### Activity 1
From the passage on rice planthoppers, list every area of Indonesia that is named as seriously damaged.
### Activity 2
Pick up the passage on rice planthoppers after its last sentence and carry it on for one more paragraph.

International Rice Research Institute, Los Baños, Philippines
In the last 5 years the rice planthoppers, both the brown planthopper (BPH) and the white back planthopper (WBPH) have been causing huge damages to rice production. Thousands of farmers have suffered crop failure and had fallen in debt. The two hoppers are vectors of 3 virus diseases that are spreading throughout Asia. Thailand’s rice bowl has been suffering considerable crop losses from BPH attacks since 2008 and in August 2011 populations are once again very high. In Indonesia large areas in Java, Sumatra, Sulawesi and Bali have been reported seriously damaged. The response was “Operasi Mandi Pestisida” aimed at showering rice with pesticides to eradicate the planthoppers. Such operations in the 1980s were the main actions taken but were unsuccessful as “history repeats itself”.

### Recorded information
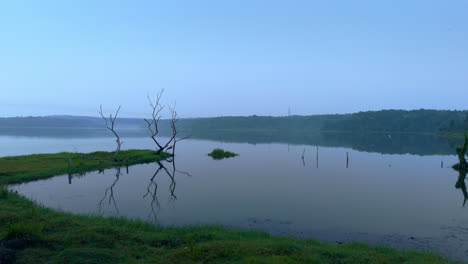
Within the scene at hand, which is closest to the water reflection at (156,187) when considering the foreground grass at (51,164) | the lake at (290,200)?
the lake at (290,200)

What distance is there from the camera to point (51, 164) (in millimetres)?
37969

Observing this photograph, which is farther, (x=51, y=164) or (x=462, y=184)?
(x=51, y=164)

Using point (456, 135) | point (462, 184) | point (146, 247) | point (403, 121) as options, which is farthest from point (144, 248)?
point (403, 121)

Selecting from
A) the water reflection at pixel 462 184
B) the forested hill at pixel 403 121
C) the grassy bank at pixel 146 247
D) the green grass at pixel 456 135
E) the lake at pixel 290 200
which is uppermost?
the forested hill at pixel 403 121

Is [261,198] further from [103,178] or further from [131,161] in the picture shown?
[131,161]

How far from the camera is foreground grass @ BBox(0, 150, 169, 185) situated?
30.3 metres

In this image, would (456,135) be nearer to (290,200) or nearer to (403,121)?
(403,121)

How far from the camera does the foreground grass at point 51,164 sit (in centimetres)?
3033

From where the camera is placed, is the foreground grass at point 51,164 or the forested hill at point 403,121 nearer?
the foreground grass at point 51,164

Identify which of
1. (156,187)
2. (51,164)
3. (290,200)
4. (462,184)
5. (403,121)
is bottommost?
(462,184)

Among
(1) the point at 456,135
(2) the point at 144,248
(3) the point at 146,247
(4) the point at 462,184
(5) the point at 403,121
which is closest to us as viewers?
(2) the point at 144,248

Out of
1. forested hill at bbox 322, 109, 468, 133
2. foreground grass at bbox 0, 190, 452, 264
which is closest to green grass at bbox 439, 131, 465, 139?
forested hill at bbox 322, 109, 468, 133

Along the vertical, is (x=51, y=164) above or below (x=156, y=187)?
above

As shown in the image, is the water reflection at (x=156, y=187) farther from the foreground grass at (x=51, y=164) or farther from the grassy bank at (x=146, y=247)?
the grassy bank at (x=146, y=247)
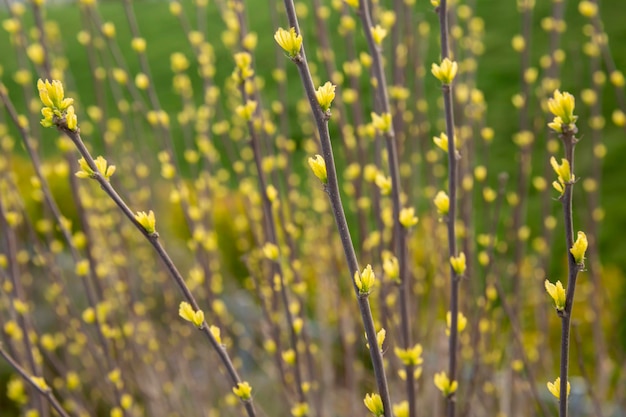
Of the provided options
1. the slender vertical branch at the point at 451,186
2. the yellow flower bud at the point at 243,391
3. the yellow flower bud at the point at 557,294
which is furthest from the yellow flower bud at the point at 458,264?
the yellow flower bud at the point at 243,391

### Final answer 1
Java, Sumatra, Sulawesi, Bali

### Final answer 2
It is well known that planthopper outbreaks are induced by insecticide misuse that is caused by markets that are poorly regulated . The misuse, especially prophylactic sprays of resurgence causing insecticides, disrupts normal ecosystem functions and makes rice fields vulnerable to outbreaks. Invading planthoppers are “released” from the regulatory ecosystem services, like pest regulation and invasion resistance and multiply exponentially into outbreak proportions. In June 2011 the Thai government together with the pesticide industry association launched a national wide campaign to stop the use of abamectin and cypermethrin in rice as these resurgence causing insecticides are frequently “prescribed” to farmers. This action was applauded by IRRI Director General. In a press release Dr R. Zeigler said “It is of international significance that Thailand will undertake this initiative because, as the world’s largest exporter of rice, it is recognized as a global leader in the rice industry”.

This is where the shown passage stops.